##### Supplied material

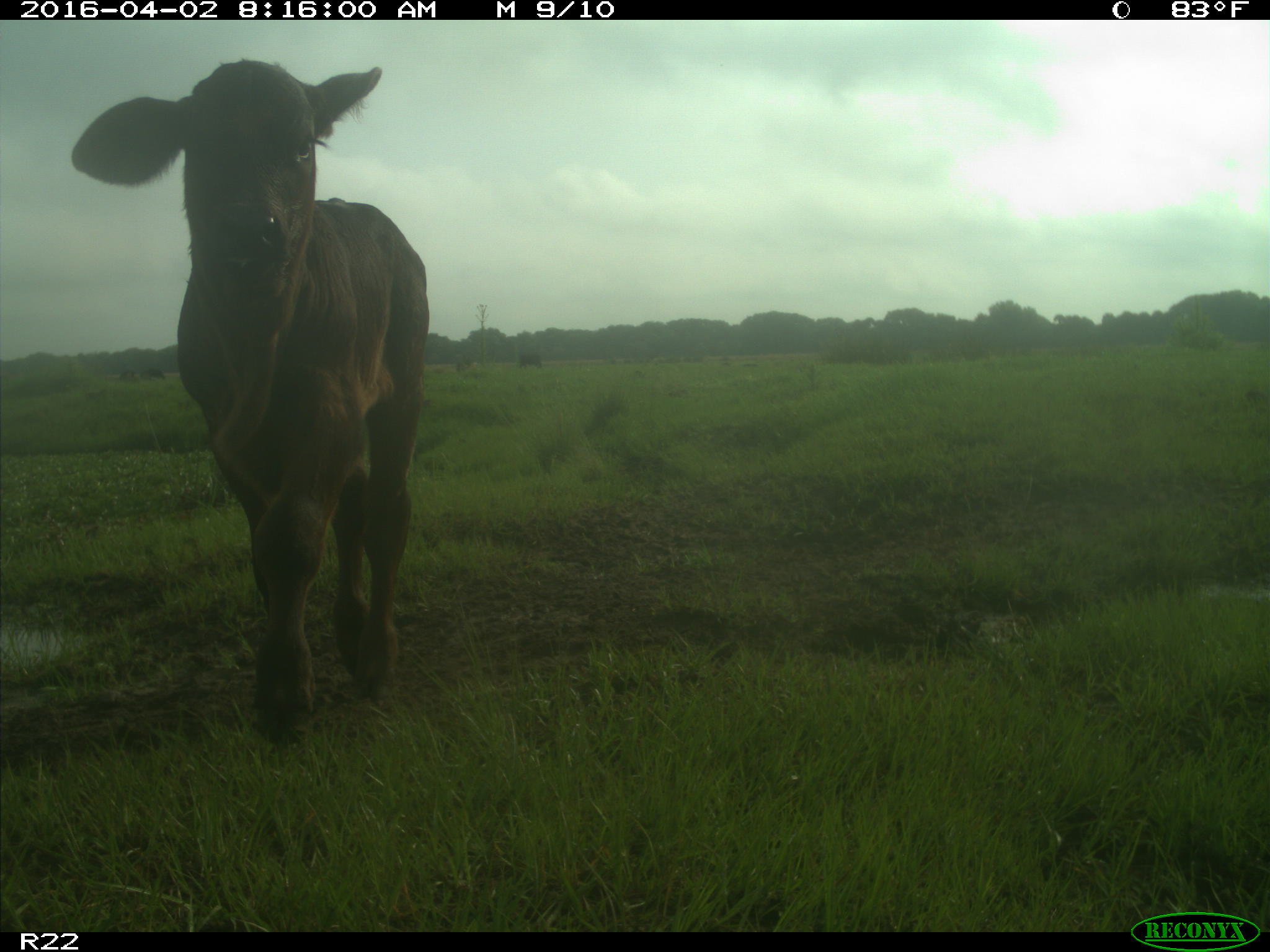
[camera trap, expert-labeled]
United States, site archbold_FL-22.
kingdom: Animalia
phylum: Chordata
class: Mammalia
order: Artiodactyla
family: Bovidae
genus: Bos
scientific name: Bos taurus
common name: domestic cow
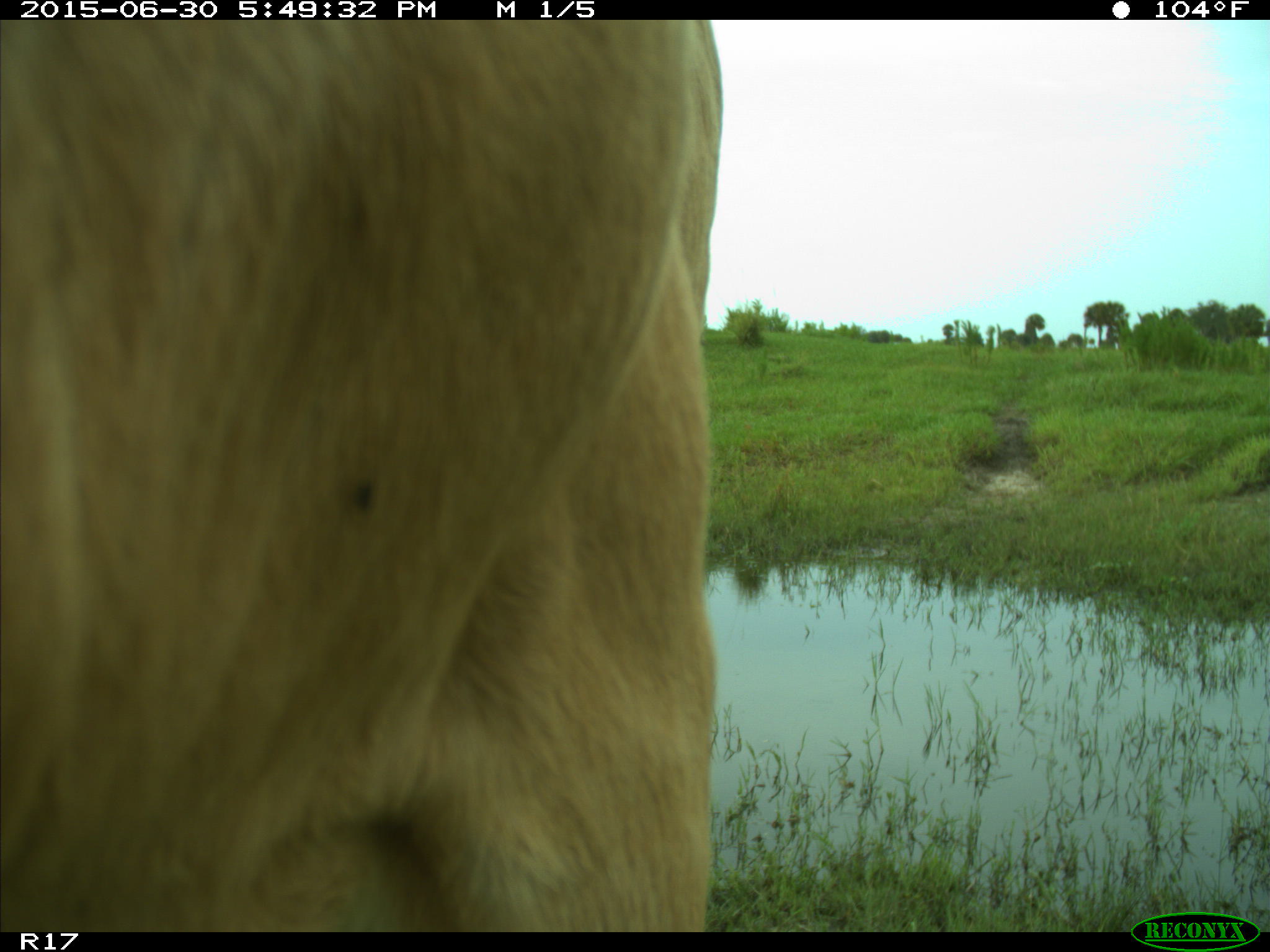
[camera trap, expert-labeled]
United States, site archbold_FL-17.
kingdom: Animalia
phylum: Chordata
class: Mammalia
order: Artiodactyla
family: Bovidae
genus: Bos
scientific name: Bos taurus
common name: domestic cow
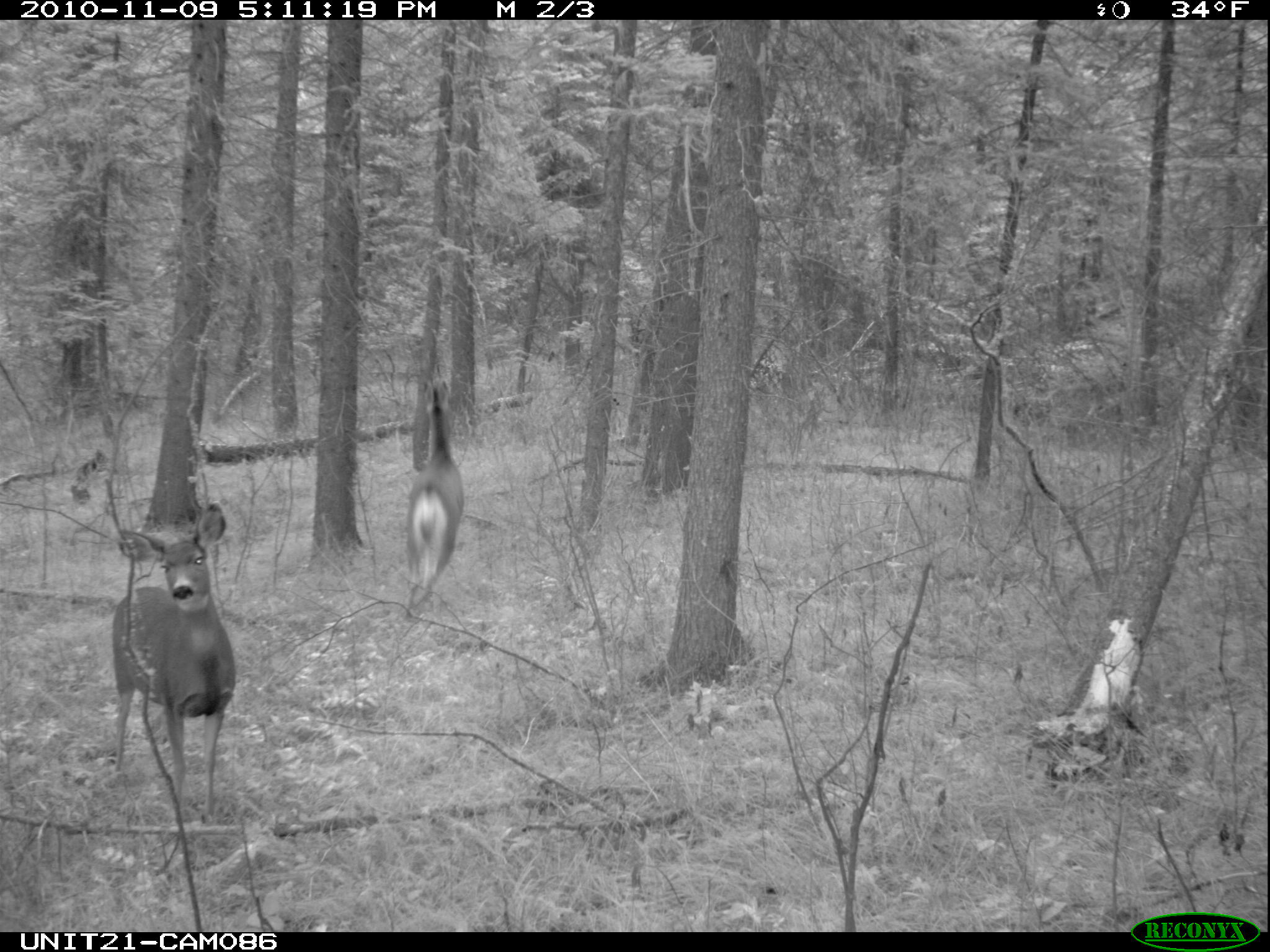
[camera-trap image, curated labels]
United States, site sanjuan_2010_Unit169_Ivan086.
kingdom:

##########

Directions for this task:
Keep every word of the records and none of the pictures when you print them again.

Written answer:
[camera trap, expert-labeled]
United States, site archbold_FL-22.
kingdom: Animalia
phylum: Chordata
class: Mammalia
order: Artiodactyla
family: Bovidae
genus: Bos
scientific name: Bos taurus
common name: domestic cow
[camera trap, expert-labeled]
United States, site archbold_FL-17.
kingdom: Animalia
phylum: Chordata
class: Mammalia
order: Artiodactyla
family: Bovidae
genus: Bos
scientific name: Bos taurus
common name: domestic cow
[camera-trap image, curated labels]
United States, site sanjuan_2010_Unit169_Ivan086.
kingdom:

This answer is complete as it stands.